It's dangerous to allow your opponent a free run in the center with his pawns so early. And incidentally, by the third move it's no longer the King's Indian.

You should play something like 3... d6 (to restrain his center a bit). That way if he plays 4 e5 you have 4... de 5 de Qxd1+ and your knight is no longer in such danger.

The engine advises 6... N4a6 instead of what you played, and (amazingly) does not give too big of an advantage to White. But that still looks like a dreadful position for Black to me; and at any rate, you shouldn't be spending too much time early on scurrying away from a big central pawn wall.

Your sixth move actually lost a piece--or should've; unfortunately for your opponent though, he didn't find 8 f4 (which would've won the knight), but put his queen in grave peril instead. Had you found the suggested 8... Nxf3+, you could've won it.
yea i started adding 3...d6 to protect my knight and its worked great
Puzzle storm is a fun way to help you spot tactics.
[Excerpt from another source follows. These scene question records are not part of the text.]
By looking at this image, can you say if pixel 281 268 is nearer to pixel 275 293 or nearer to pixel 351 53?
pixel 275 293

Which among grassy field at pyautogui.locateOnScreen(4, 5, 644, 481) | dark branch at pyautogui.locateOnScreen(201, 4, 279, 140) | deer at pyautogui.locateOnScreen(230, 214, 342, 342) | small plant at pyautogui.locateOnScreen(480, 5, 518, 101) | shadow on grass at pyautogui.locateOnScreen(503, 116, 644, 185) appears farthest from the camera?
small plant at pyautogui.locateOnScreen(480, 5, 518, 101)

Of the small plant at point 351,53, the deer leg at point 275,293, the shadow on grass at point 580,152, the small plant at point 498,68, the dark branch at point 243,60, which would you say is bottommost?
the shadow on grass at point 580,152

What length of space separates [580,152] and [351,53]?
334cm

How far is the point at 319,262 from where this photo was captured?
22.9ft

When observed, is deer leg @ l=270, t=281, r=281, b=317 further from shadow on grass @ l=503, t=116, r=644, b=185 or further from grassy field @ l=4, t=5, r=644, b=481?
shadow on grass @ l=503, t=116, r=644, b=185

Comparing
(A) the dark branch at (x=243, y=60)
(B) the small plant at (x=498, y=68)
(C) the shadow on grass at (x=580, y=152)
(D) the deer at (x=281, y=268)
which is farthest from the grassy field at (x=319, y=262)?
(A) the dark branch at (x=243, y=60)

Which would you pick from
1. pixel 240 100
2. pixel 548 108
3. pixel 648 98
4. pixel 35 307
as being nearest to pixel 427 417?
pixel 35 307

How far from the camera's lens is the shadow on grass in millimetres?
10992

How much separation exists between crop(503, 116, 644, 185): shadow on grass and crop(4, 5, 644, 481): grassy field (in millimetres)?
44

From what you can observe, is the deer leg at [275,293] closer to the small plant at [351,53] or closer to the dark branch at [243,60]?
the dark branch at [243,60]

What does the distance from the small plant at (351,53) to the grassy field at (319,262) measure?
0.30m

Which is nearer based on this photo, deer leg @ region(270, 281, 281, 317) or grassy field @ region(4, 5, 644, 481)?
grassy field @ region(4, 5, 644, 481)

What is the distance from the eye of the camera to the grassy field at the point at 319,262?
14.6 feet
The great move you missed on move 8 for example is the kind of thing that comes up in puzzle storm.
@MrPushwood said in #2:
> The engine advises 6... N4a6 instead of what you played, and (amazingly) does not give too big of an advantage to White.

I've played some games that way, not by choice... It is not a pleasant position for Black, but if you put some pawns in the 6th rank, after 3-4 moves it becomes difficult for White to defend their own pawns, too far from the still poorly developed pieces.
Move 3. Play d6. That inhibits white from pushing the pawn, because after the capture sequence, you just trade queens and then you can place your knight in the center of the board.

However, when you are getting attacked with pawn avalanches, what you have to do is to try to disrupt either the most forward part of the chain, or the base of it.

So for instance. 12. b4.
You can play e6. You can play c6. You can play c5, you can play a5. You can probably also play b5, though it gets more complex and you could probably not be able to manage that one yet.

But regardless, you are simultaneously attacking either the base or the front of the pawn chain (which is over extended, and trades and opening the game a bit exposes their weaknesses), and opening lines for your own pieces to come out.

Just try to make sure that the end result is you having a pawn chain or a 2 pawn islands as a minimum. Avoid ending with isolated pawns when destroying the enemy's pawn structures, though sometimes that is the price to pay, you will have to gauge that.
If you are going to end up with an isolated pawn, at least make sure the opponent also has the isolated pawn.

But destroy the overextended pawn chain. Sometimes you can even sacrifice a pawn for it, which will result on a double pawn for the opponent, usually you can take it back a few moves later or just blockade it.